• _WHAT TO DO_
Reproduce the lines word for word, starting with the line that contains "Is (x=324, y=291)" and running through the final row.

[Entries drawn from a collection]
○ ○ ○
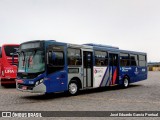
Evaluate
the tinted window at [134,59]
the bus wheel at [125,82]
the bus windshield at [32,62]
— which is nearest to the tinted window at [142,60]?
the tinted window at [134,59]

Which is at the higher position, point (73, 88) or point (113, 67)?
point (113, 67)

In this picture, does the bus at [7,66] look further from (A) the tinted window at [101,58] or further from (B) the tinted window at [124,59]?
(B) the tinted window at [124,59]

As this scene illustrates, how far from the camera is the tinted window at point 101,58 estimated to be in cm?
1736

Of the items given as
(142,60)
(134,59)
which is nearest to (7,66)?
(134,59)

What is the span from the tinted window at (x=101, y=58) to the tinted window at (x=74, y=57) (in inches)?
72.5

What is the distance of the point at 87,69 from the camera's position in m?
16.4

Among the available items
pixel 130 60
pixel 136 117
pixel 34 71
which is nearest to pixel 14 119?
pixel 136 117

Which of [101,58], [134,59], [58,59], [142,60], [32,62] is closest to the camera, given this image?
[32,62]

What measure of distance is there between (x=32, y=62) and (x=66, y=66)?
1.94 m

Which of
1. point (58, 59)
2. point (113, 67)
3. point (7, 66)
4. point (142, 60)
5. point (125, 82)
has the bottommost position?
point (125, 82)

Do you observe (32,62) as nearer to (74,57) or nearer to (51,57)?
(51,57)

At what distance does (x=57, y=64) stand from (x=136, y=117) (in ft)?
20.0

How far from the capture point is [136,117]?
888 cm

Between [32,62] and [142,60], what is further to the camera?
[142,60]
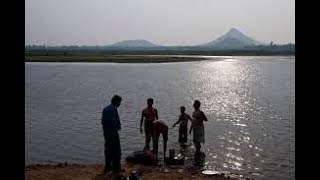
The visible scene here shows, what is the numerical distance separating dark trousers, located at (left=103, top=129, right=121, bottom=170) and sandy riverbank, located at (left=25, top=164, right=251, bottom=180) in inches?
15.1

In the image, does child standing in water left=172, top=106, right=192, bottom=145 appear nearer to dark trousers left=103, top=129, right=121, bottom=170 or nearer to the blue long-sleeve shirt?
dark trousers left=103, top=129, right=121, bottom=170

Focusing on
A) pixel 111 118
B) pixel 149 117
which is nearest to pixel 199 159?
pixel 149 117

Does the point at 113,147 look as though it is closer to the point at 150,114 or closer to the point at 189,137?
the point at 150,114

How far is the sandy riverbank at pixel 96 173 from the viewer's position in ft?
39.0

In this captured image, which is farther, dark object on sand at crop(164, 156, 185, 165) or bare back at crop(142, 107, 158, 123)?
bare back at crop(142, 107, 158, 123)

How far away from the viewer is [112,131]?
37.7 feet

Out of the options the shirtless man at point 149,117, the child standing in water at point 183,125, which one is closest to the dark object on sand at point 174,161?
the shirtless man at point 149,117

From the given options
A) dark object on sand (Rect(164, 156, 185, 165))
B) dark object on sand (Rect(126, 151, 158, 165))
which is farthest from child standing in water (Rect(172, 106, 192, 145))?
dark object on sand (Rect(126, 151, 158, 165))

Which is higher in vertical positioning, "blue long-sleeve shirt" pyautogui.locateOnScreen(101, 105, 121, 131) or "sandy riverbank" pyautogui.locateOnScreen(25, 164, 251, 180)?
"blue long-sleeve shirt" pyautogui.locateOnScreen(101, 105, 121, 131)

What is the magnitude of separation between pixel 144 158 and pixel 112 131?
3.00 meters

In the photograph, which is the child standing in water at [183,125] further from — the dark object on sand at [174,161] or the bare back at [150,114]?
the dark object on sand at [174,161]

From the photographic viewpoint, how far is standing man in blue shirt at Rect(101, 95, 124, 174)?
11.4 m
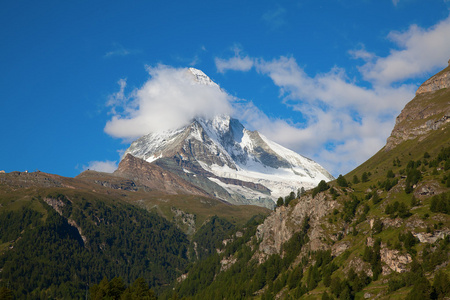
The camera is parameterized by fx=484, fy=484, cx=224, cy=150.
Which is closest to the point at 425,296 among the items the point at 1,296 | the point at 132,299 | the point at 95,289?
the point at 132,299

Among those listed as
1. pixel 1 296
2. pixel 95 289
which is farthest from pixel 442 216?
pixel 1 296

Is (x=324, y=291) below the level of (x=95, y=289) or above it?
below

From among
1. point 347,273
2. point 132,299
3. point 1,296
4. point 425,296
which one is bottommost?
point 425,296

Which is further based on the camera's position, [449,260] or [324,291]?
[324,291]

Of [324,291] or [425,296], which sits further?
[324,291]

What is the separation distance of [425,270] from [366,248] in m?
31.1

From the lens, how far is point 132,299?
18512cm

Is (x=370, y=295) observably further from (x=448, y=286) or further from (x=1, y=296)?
○ ○ ○
• _COMPLETED TASK_
Is (x=324, y=291) below the level of (x=95, y=289) or above it?
below

From among
1. point 347,273
2. point 132,299
3. point 1,296
4. point 425,296
which one is bottommost?
point 425,296

Which is further based on the camera's position, [449,260] or [324,291]?
[324,291]

Of [324,291] or [425,296], which sits further?
[324,291]

What is the separation distance of [425,270] from [366,248] in m?
31.1

From the lens, how far is point 132,299?
18512cm

Is (x=370, y=295) observably further from (x=448, y=286) or further from (x=1, y=296)?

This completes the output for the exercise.